Con le sue denunce negli anni passati aveva contribuito all’arresto di diversi appartenenti al clan Madonia, fra cui Maria Angela Di Trapani, la donna boss moglie di Salvo Madonia. Ieri Valeria Grasso, testimone di giustizia ed imprenditrice palermitana che si è ribellata al pizzo, vedendo la capomafia nuovamente in manette, grazie all’operazione Talea che ieri ha portato all’arresto di 25 persone tra Resuttana e San Lorenzo, ha avuto un sussulto di gioia. “Quando ho appreso la notizia di prima mattina ho avuto un’emozione fortissima e sentivo il cuore pieno di gioia - ha detto raggiunta telefonicamente da ANTIMAFIADuemila - Questi per me sono stati anni duri specie da quando avevo appreso che questa donna era uscita dal carcere. Provavo tristezza, rabbia, apprensione nel vedere che questa gente continuava a proliferare, aprendo bar, aziende proprio vicino alla mia palestra. Ma sapevo che prima o poi la giustizia avrebbe dato la risposta che mi aspettavo. E ieri le forze dell’ordine e la Procura di Palermo, che mi è sempre stata vicina, hanno dato una risposta forte, dimostrando che lo Stato c’è”.

Che significato ha l’arresto della donna-boss?
“Io non potrò mai dimenticare il suo sguardo il giorno in cui fui chiamata a confermare le mie denunce in Procura. Lei abitava proprio nello stabile davanti la palestra e dal balcone mi chiamò dicendomi: ‘mi raccomando a quello che dici’. Aveva gli occhi di ghiaccio. Io gli risposi con forza che avrei detto tutto quello che c’era da dire. Per questo non ho provato nessuna pietà. Mi aveva addolorato poi leggere le sue dichiarazioni in aula quando chiese al tribunale comprensione perché quello che aveva fatto era per i propri figli. Lei non sa cosa significa essere madre. Lei ha portato alla disperazione tanta gente, ha ucciso, distrutto famiglie. La sua famiglia mi ha puntato una pistola addosso pretendendo che io pagassi il pizzo. Io ho vissuto assieme ai miei figli in località segreta. E quando l’ho vista uscire con le manette mi son detta: ‘finalmente giustizia è stata fatta’”. 
 
Ieri il Procuratore capo di Palermo ha lanciato l’allarme sulle mancate denunce degli imprenditori rispetto alle intimidazioni subite. Lei che ha denunciato cosa si sente di dire a queste persone?

→ **RECORD DEL DATASET**

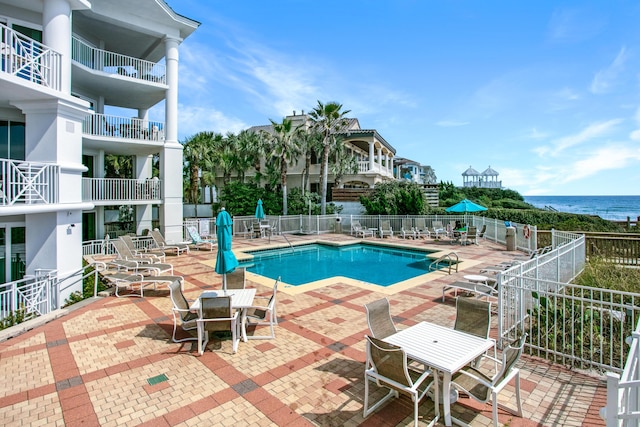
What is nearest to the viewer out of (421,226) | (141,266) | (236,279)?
(236,279)

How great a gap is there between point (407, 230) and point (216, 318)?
18.3 metres

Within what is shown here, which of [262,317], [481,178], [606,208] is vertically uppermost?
[481,178]

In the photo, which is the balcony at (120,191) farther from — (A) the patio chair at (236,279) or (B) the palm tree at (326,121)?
(B) the palm tree at (326,121)

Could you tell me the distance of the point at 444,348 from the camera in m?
4.25

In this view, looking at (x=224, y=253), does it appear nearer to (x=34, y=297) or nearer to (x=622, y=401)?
(x=34, y=297)

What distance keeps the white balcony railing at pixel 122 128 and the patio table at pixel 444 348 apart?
52.5 ft

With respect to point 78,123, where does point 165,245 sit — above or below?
below

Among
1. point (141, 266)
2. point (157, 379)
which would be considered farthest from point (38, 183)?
point (157, 379)

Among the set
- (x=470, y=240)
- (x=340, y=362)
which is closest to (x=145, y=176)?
(x=340, y=362)

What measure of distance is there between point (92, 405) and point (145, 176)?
17661mm

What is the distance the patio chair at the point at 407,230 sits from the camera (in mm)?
21781

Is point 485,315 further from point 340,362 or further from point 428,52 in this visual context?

→ **COMPITI ASSEGNATI**
a: Riporta fedelmente il brano dell'intervista a Valeria Grasso che si apre con le parole contenenti "Ieri il Procuratore" e si chiude con "a queste persone?".
b: Riassumi in forma più breve il paragrafo dell'intervista a Valeria Grasso che comincia con "Con le sue denunce negli anni passati", mantenendone i fatti principali.
c: Riprendi l'intervista a Valeria Grasso dal punto in cui si ferma e proseguila.
Il materiale non ha alcun ruolo in questo lavoro.

→ **INSIEME DI RISPOSTE**
a:
Ieri il Procuratore capo di Palermo ha lanciato l’allarme sulle mancate denunce degli imprenditori rispetto alle intimidazioni subite. Lei che ha denunciato cosa si sente di dire a queste persone?

b: Valeria Grasso è un'imprenditrice palermitana e testimone di giustizia che si è ribellata al pizzo. Con le sue denunce aveva contribuito all'arresto di diversi membri del clan Madonia, tra cui Maria Angela Di Trapani, moglie di Salvo Madonia. Ieri l'ha rivista in manette grazie all'operazione Talea, che ha portato a 25 arresti tra Resuttana e San Lorenzo, e ha provato una forte gioia. Ad ANTIMAFIADuemila ha raccontato gli anni duri seguiti alla scarcerazione della donna. Erano anni di tristezza, rabbia e apprensione, mentre quella gente apriva bar e aziende vicino alla sua palestra. Era però certa che la giustizia avrebbe risposto, e le forze dell'ordine e la Procura di Palermo hanno dimostrato che lo Stato c'è.

c:
“Questa operazione deve essere vista come una grande opportunità per chi è ancora schiavo e non denuncia piegandosi a questa gente. Loro possono toccare con mano che la magistratura esiste e non possono più nascondersi dietro all’alibi che lo Stato ti abbandona. Non è così. Chi non ha denunciato deve ravvedersi immediatamente altrimenti si diventa colpevoli di tutte le vite uccise da questa gente. E’ essere complici dei loro delitti, o anche peggio, essere vigliacchi. Bisogna scegliere se essere complici delle morti di Libero Grassi, di tanti magistrati, carabinieri, bambini, o alleati di uno Stato. Denunciare significa libertà e questo è il momento di schierarsi anche per evitare che ci siano nuove morti”. 
 
Nei mesi scorsi lei ha subito nuove minacce. Come si trova la forza di andare avanti?
“Io non mi pentirò mai della scelta fatta. So che non è semplice ma pagare il pizzo per me è come tenere in mano una pistola. La forza di andare avanti la ritrovo nei miei figli e dopo fatti come quelli di ieri sono ancora più convinta. Vorrei avere un microfono per parlare all’Italia intera. La forza si trova nella presenza delle Istituzioni e in questi anni magistrati come la dottoressa Luise mi sono state vicini in questo percorso di denunce senza prendere sottogamba quanto avveniva. Così il prossimo 19 dicembre tornerò in aula, ancora una volta, per fare il mio dovere ed indicare quel soggetto che nel 2015 mi fermò per strada minacciandomi”.